*PROBLEM TO WORK ON*.
Express the material below as a JSON list of strings, one string per line and no blank lines, covering everything from the line containing "Time of clock at [85,59,99,72]: 8:38" down to the line containing "Time of clock at [1063,264,1118,317]: 12:53".

*GIVEN DATA*.
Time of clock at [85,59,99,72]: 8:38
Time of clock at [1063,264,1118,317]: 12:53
* * *
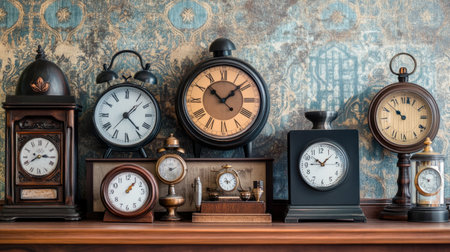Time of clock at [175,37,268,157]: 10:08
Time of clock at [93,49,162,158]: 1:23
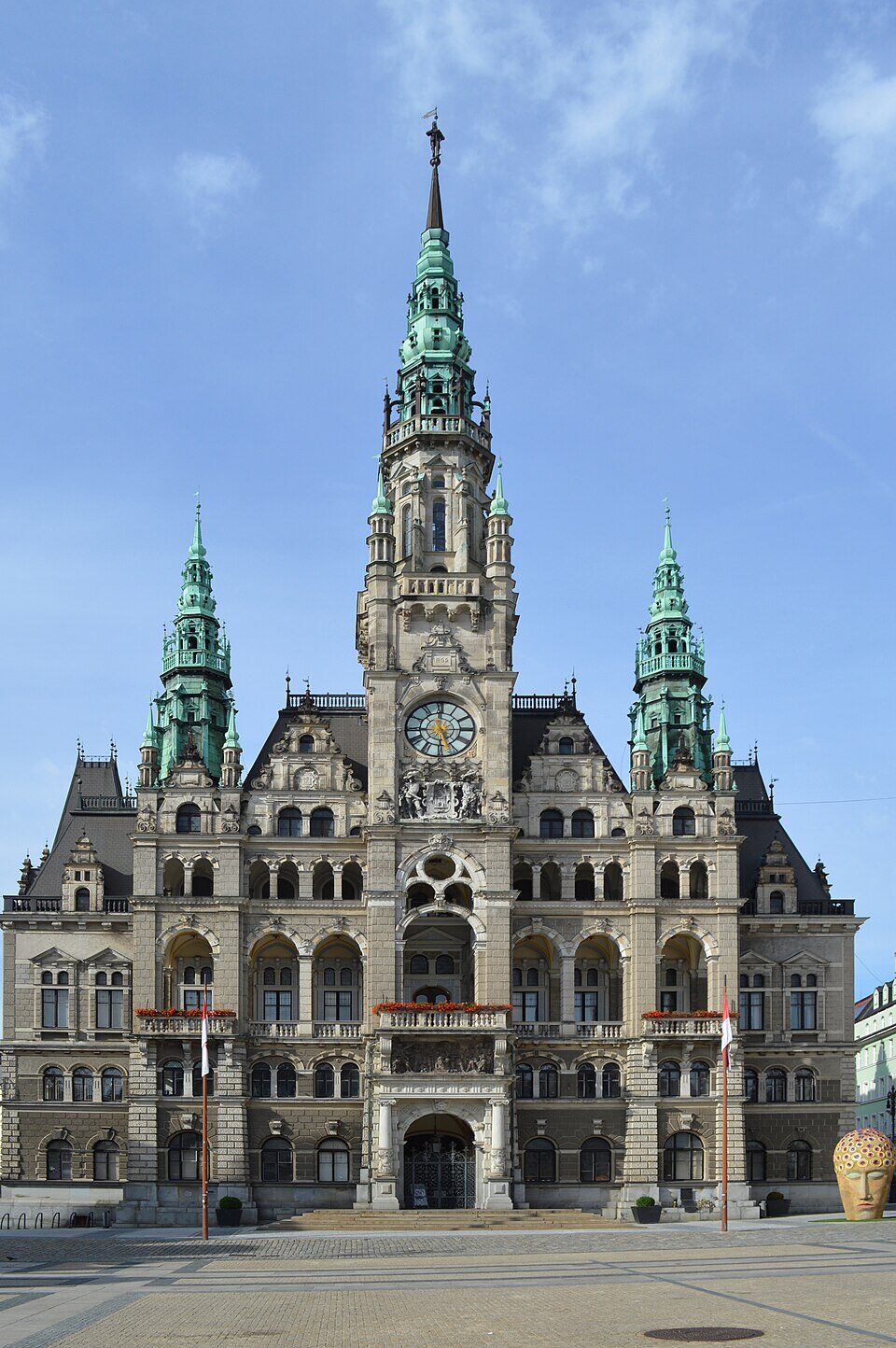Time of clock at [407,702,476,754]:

*RESULT BELOW*.
[
  "Time of clock at [85,59,99,72]: 8:38",
  "Time of clock at [1063,264,1118,317]: 12:53"
]